Mighty Architectures#
Mighty is made for deep RL, meaning we rely on neural networks for function approximation. You'll find them under the 'mighty_models' keyword in the code. This page should give you a rough overview of their intended use and how to handle them for your experiments.
Network Structures in Mighty#
Mighty networks are based on Torch. We implement some basic network architecture building block which can then be combined. You will usually choose a feature extractor architecture and a head architecture which can be the same or different. Furthermore, you can combine two different architectures in the feature extractor. You can choose between:
- MLP: standard fully connected networks (flexible structure)
- CNN: 1D or 2D convolutional networks (flexible structure)
- ResNet: a 2D convolutional layer with two residual blocks
- TorchHub model (experimental): loading models from TorchHub
This should cover many standard combinations like a CNN feature extractor with an MLP head.
Implemented Models#
The implemented 'mighty_models' define the prediction patterns for different algorithm classes. The DQN model, for example, is initialized to predict Q-values while the PPO model forwards through the policy head when called. Both can be based upon the same feature extraction and head structures, of course. If we look at the DQN model, we can see it primarily combines different elements to achieve this instead of implementing all of them:
class DQN(nn.Module):
"""DQN network."""
def __init__(self, num_actions, obs_size, dueling=False, **kwargs):
"""Initialize the network."""
super().__init__()
head_kwargs = {"hidden_sizes": [32, 32]}
feature_extractor_kwargs = {"obs_shape": obs_size}
if "head_kwargs" in kwargs:
head_kwargs.update(kwargs["head_kwargs"])

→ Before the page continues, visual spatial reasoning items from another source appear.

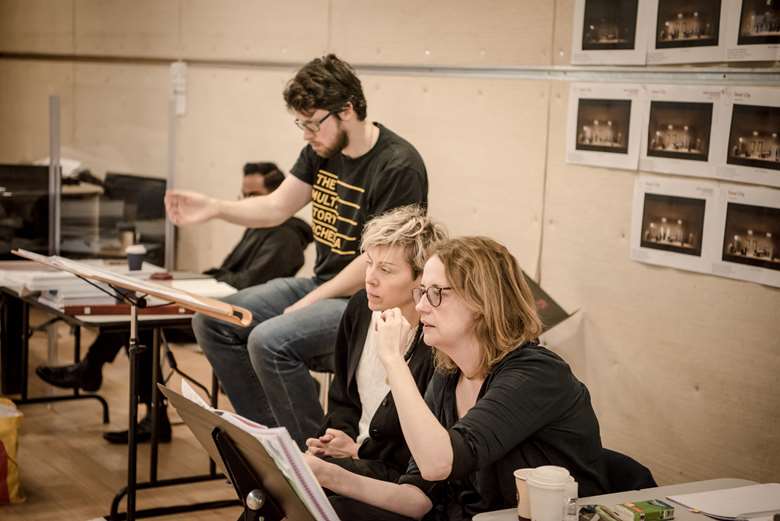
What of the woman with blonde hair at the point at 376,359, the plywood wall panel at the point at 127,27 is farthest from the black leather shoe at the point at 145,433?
the plywood wall panel at the point at 127,27

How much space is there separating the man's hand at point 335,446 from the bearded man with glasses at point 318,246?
2.70 ft

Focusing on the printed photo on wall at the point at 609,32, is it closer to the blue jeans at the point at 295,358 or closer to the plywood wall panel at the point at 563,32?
the plywood wall panel at the point at 563,32

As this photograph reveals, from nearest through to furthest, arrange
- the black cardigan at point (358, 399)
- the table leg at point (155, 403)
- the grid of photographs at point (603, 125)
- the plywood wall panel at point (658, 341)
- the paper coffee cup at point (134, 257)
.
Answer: the black cardigan at point (358, 399) < the plywood wall panel at point (658, 341) < the grid of photographs at point (603, 125) < the table leg at point (155, 403) < the paper coffee cup at point (134, 257)

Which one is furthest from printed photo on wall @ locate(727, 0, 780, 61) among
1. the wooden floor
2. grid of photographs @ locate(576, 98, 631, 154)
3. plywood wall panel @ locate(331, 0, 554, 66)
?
the wooden floor

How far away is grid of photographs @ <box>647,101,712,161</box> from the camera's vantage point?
3.50 m

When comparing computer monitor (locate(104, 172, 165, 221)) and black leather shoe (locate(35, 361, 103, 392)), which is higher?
computer monitor (locate(104, 172, 165, 221))

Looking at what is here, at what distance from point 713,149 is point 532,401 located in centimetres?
159

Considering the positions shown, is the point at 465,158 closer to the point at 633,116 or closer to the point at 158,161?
the point at 633,116

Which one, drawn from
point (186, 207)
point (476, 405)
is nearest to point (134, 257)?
point (186, 207)

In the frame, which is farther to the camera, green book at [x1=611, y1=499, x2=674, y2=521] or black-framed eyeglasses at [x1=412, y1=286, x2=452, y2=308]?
black-framed eyeglasses at [x1=412, y1=286, x2=452, y2=308]

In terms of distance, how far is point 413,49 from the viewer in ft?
15.9

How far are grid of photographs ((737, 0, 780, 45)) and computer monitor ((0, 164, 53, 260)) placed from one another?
3.84 meters

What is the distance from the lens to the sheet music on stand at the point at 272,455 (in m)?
2.04

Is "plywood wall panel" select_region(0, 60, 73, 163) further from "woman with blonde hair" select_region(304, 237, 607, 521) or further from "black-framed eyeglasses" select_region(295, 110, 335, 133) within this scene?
"woman with blonde hair" select_region(304, 237, 607, 521)
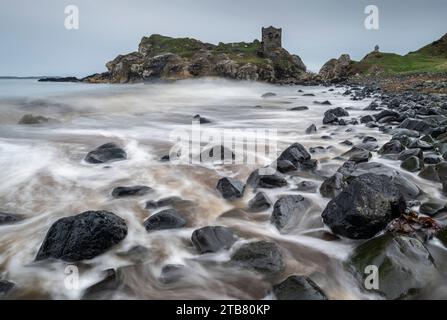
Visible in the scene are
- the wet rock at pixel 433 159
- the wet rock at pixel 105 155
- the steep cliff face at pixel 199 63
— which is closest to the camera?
the wet rock at pixel 433 159

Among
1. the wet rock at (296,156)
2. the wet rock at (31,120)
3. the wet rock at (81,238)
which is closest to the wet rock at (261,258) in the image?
the wet rock at (81,238)

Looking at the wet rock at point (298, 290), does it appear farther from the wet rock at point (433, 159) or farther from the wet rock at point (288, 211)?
the wet rock at point (433, 159)

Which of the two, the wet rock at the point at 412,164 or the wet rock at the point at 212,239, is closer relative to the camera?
the wet rock at the point at 212,239

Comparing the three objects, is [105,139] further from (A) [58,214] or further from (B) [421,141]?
(B) [421,141]

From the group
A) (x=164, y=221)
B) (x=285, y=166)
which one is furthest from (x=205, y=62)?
(x=164, y=221)

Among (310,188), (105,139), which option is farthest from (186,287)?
(105,139)

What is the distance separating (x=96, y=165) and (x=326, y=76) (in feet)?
287

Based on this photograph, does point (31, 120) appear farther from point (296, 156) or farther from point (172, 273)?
point (172, 273)

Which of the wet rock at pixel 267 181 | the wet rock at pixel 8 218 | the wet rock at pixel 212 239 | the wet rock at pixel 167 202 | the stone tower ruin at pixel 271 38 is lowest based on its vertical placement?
the wet rock at pixel 212 239

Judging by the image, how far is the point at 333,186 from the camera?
559 cm

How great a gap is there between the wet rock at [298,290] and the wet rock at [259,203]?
1975 millimetres

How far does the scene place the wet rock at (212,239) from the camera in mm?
4145

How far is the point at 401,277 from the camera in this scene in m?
3.34

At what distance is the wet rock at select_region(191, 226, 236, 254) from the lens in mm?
4145
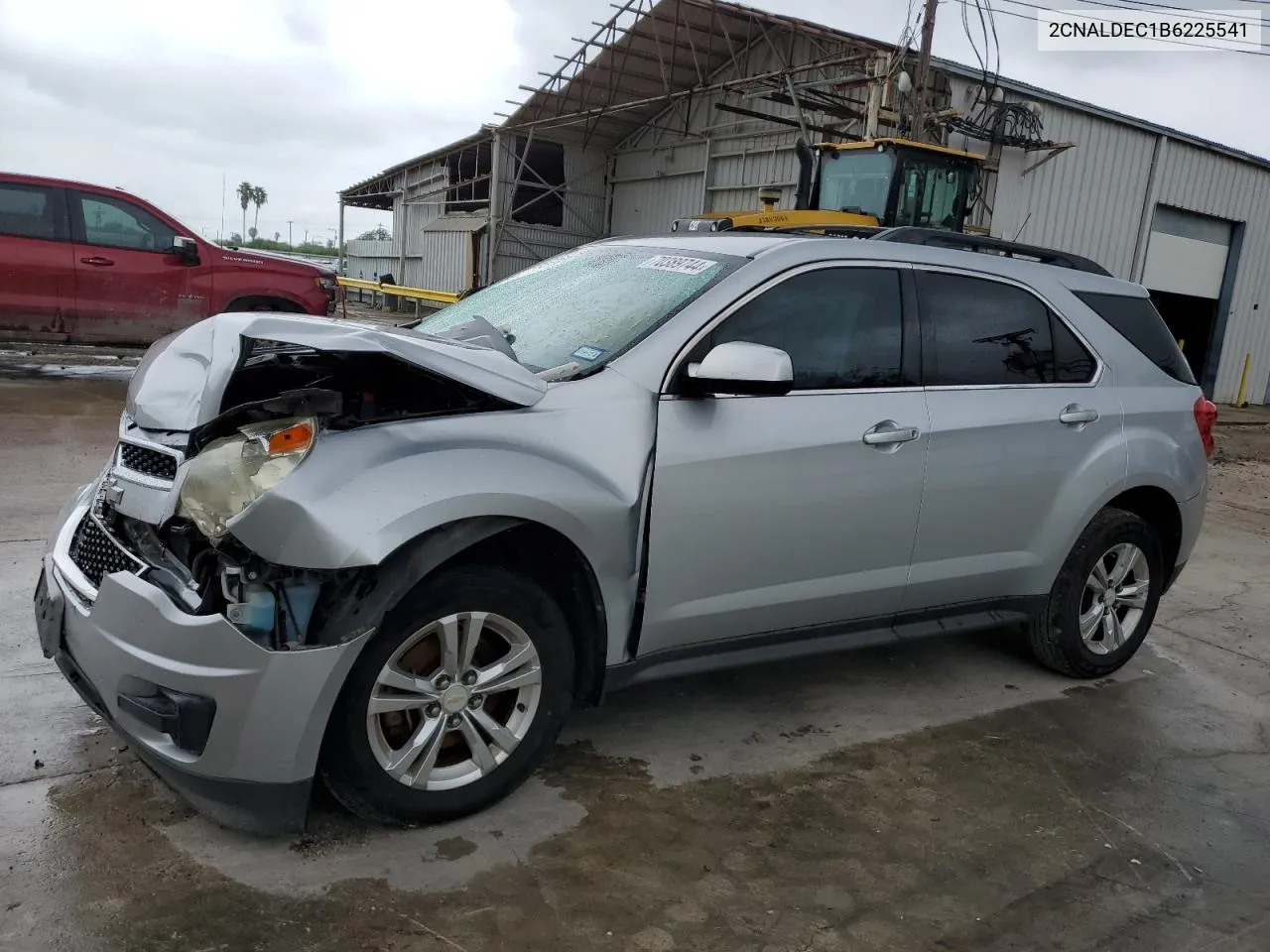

if "feature_extractor_kwargs" in kwargs:
feature_extractor_kwargs.update(kwargs["feature_extractor_kwargs"])
# Make feature extractor
self.feature_extractor, self.output_size = make_feature_extractor(
**feature_extractor_kwargs
)
self.dueling = dueling
self.num_actions = int(num_actions)
self.obs_size = obs_size
self.hidden_sizes = head_kwargs["hidden_sizes"]
# Make policy head
self.head, self.value, self.advantage = make_q_head(
self.output_size,
self.num_actions,
**head_kwargs,
)
def forward(self, x):
"""Forward pass."""
x = self.feature_extractor(x)
x = self.head(x)
advantage = self.advantage(x)
if self.dueling:
value = self.value(x)
x = value + advantage - advantage.mean(dim=1, keepdim=True)
else:
x = advantage
return x
def reset_head(self, hidden_sizes=None):
"""Reset the head of the network."""
if hidden_sizes is None:
hidden_sizes = self.hidden_sizes
self.head, self.value, self.advantage = make_q_head(
self.output_size,
self.num_actions,
hidden_sizes,
)
self.hidden_sizes = hidden_sizes
def shrink_weights(self, shrinkage, noise_weight):
"""Shrink weights of the network."""
params_old = deepcopy(list(self.head.parameters()))
value_params_old = deepcopy(list(self.value.parameters()))
adv_params_old = deepcopy(list(self.advantage.parameters()))
self.reset_head(hidden_sizes=self.hidden_sizes)
for p_old, p_rand in zip(*[params_old, self.head.parameters()], strict=False):
p_rand.data = deepcopy(shrinkage * p_old.data + noise_weight * p_rand.data)
for p_old, p_rand in zip(
*[adv_params_old, self.advantage.parameters()], strict=False
):
p_rand.data = deepcopy(shrinkage * p_old.data + noise_weight * p_rand.data)
if self.dueling:
for p_old, p_rand in zip(
*[value_params_old, self.value.parameters()], strict=False
):
p_rand.data = deepcopy(
shrinkage * p_old.data + noise_weight * p_rand.data
)
def __getstate__(self):
return (
self.feature_extractor,
self.head,
self.advantage,
self.value,
self.dueling,
self.num_actions,
)
def __setstate__(self, state):
self.feature_extractor = state[0]
self.head = state[1]
self.advantage = state[2]
self.value = state[3]
self.dueling = state[4]
self.num_actions = state[5]
Changing Network Structure#
The MLP and CNN networks have a semi-configurable structure. Via the algorithm_kwargs, you can specify activations as well as number of layers and units for MLPs and number and kind of convolutions, channels, strides and paddings for CNN. Hidden sizes, number of channels, stride and padding can be configured per layer for more variation. Activations, on the other hand, are currently set for the full network.
When Should I Implement A New Network Class?#
Current network classes cover standard cases with some flexibility for MLPs and CNNs. The TorchHub option is still being tested and also limited since it's not focused on RL models. Therefore several relevant options like Transformers still need their own class. If you want to use a different architecture than listed here, you should simply make a new class for it and enable its creation via 'make_feature_extractor'.